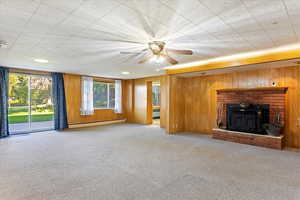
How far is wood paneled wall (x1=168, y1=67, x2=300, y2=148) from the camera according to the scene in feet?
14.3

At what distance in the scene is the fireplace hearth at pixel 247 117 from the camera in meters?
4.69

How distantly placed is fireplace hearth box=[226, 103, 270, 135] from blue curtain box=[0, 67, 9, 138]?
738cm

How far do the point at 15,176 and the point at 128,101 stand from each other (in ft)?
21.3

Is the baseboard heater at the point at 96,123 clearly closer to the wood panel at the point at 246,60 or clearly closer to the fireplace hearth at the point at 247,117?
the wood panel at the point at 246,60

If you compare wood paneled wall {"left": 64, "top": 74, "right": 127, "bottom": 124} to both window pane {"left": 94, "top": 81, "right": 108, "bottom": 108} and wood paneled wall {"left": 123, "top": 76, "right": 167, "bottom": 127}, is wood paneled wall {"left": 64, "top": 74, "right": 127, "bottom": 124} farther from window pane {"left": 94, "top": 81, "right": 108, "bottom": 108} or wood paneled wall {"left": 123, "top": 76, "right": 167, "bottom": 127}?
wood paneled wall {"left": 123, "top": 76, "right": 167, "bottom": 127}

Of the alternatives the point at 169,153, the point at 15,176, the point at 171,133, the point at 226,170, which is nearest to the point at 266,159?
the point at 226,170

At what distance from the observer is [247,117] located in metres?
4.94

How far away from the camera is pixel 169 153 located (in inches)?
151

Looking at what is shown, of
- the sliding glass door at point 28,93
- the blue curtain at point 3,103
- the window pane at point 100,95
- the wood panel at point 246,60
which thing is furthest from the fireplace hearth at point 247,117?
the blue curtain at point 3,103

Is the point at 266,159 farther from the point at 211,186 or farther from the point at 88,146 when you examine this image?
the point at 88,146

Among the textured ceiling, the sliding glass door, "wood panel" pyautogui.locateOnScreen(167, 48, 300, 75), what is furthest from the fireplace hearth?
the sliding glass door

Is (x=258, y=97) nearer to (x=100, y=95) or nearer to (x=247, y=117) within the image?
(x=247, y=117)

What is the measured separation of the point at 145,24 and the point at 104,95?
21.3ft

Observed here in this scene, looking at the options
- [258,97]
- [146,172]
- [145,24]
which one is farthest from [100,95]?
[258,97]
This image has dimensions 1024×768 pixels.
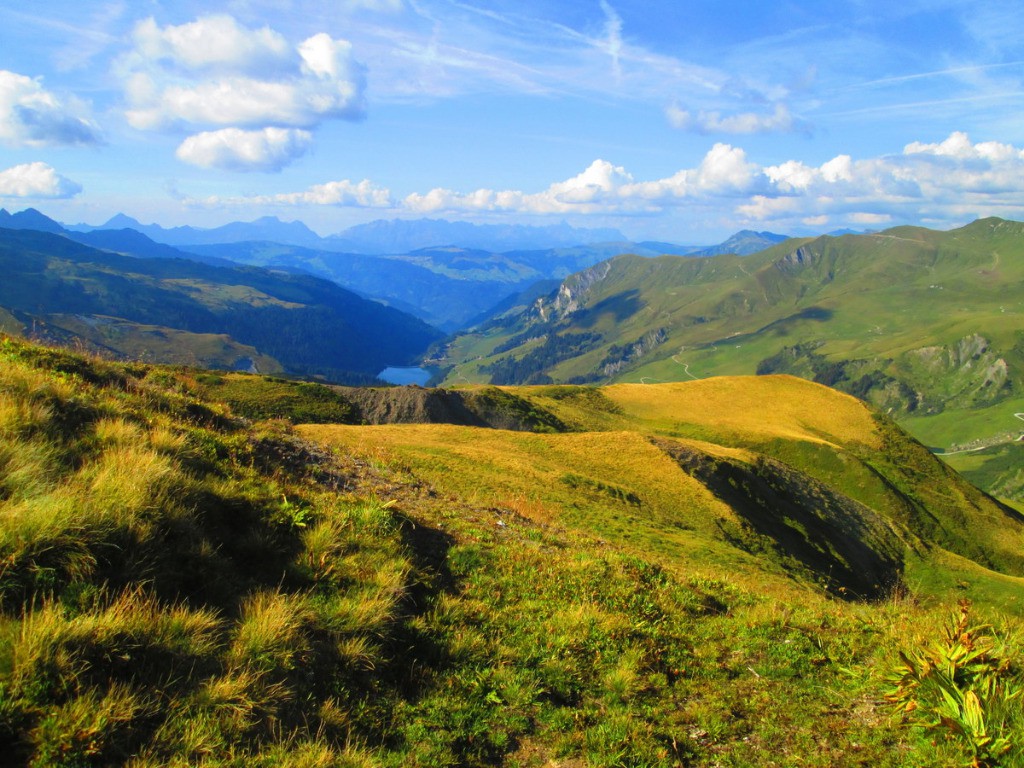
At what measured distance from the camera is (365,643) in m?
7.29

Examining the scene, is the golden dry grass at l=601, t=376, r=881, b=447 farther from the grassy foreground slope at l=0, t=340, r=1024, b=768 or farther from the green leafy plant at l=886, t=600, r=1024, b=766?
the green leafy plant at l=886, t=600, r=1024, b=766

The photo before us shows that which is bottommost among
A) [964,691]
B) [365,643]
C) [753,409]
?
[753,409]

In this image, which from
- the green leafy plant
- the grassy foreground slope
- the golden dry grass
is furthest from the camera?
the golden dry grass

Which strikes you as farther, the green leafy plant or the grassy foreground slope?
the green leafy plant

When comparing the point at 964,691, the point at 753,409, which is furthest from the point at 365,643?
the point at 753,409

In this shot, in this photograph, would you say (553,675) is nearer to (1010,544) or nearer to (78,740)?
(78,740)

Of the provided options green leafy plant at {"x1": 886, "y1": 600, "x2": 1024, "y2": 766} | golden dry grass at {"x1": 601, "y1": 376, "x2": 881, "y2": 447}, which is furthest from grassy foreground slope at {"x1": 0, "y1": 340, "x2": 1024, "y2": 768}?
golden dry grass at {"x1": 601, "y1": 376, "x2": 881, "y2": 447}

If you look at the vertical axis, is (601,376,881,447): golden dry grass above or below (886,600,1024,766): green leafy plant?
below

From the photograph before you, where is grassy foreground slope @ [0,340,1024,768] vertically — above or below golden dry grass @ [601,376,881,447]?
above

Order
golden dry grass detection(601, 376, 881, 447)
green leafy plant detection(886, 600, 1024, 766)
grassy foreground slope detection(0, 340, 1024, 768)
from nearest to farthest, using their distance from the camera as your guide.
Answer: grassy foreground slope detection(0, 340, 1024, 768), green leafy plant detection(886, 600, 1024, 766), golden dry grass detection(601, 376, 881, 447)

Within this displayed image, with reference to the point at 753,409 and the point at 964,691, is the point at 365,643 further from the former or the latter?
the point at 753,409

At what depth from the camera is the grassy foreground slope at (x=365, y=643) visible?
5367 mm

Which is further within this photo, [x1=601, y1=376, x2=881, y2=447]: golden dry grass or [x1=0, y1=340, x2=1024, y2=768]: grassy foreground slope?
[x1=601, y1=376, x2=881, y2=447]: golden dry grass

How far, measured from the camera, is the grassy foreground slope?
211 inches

...

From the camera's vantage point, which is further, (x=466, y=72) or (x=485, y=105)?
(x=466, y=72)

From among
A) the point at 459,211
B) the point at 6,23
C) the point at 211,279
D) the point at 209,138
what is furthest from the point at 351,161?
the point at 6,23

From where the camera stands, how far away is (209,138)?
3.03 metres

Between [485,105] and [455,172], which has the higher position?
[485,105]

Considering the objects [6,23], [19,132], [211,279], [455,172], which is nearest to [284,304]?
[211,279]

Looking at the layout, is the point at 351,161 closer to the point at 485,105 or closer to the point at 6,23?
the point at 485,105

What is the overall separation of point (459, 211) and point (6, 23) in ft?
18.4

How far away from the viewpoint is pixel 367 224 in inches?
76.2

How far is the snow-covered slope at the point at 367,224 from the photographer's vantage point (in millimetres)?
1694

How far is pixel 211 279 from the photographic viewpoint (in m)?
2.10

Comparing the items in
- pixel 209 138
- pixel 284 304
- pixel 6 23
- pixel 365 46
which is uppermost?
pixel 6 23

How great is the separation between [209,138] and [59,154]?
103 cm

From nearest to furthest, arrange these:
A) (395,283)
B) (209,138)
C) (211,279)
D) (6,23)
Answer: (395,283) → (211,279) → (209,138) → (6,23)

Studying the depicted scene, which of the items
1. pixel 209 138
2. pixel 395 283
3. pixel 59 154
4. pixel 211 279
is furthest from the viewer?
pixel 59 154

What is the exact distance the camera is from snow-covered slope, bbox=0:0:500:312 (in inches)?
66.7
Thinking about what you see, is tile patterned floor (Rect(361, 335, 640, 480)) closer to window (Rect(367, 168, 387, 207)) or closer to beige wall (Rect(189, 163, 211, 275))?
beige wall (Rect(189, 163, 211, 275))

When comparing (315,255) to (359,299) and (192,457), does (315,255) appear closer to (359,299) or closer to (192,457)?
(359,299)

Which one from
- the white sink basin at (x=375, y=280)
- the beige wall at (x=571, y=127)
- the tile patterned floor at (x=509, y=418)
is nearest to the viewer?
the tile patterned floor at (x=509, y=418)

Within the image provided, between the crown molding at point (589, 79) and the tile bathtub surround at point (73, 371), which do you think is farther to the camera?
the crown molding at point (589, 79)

--

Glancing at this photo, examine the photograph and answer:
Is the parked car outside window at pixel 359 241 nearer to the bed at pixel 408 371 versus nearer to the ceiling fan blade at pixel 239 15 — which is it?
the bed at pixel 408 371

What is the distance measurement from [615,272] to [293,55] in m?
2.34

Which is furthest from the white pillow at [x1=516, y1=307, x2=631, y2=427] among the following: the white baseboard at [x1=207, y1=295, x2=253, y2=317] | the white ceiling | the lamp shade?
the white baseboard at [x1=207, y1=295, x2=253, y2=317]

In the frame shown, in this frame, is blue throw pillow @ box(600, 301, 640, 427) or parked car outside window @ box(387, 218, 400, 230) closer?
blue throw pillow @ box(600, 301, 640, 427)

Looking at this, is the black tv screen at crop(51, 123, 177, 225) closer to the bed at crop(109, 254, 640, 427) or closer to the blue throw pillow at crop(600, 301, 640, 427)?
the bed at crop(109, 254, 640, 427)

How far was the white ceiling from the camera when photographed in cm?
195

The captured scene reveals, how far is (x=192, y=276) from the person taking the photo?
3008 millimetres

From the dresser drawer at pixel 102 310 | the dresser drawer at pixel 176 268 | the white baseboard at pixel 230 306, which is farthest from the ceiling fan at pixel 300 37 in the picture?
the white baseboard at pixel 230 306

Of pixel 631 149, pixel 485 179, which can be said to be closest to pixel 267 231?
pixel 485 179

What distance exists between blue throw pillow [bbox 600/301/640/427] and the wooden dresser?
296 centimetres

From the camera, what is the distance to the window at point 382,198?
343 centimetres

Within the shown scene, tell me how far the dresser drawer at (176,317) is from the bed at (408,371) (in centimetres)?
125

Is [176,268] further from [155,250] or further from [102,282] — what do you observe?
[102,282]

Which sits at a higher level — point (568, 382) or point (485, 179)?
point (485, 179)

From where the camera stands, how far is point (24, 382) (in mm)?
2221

What this task involves: Locate every line in the rows above that contains the word "higher", treating case as significant, and copy each such line.

Output:
Between [485,105] and [455,172], which has the higher position?
Which sits at a higher level — point (568, 382) or point (485, 179)?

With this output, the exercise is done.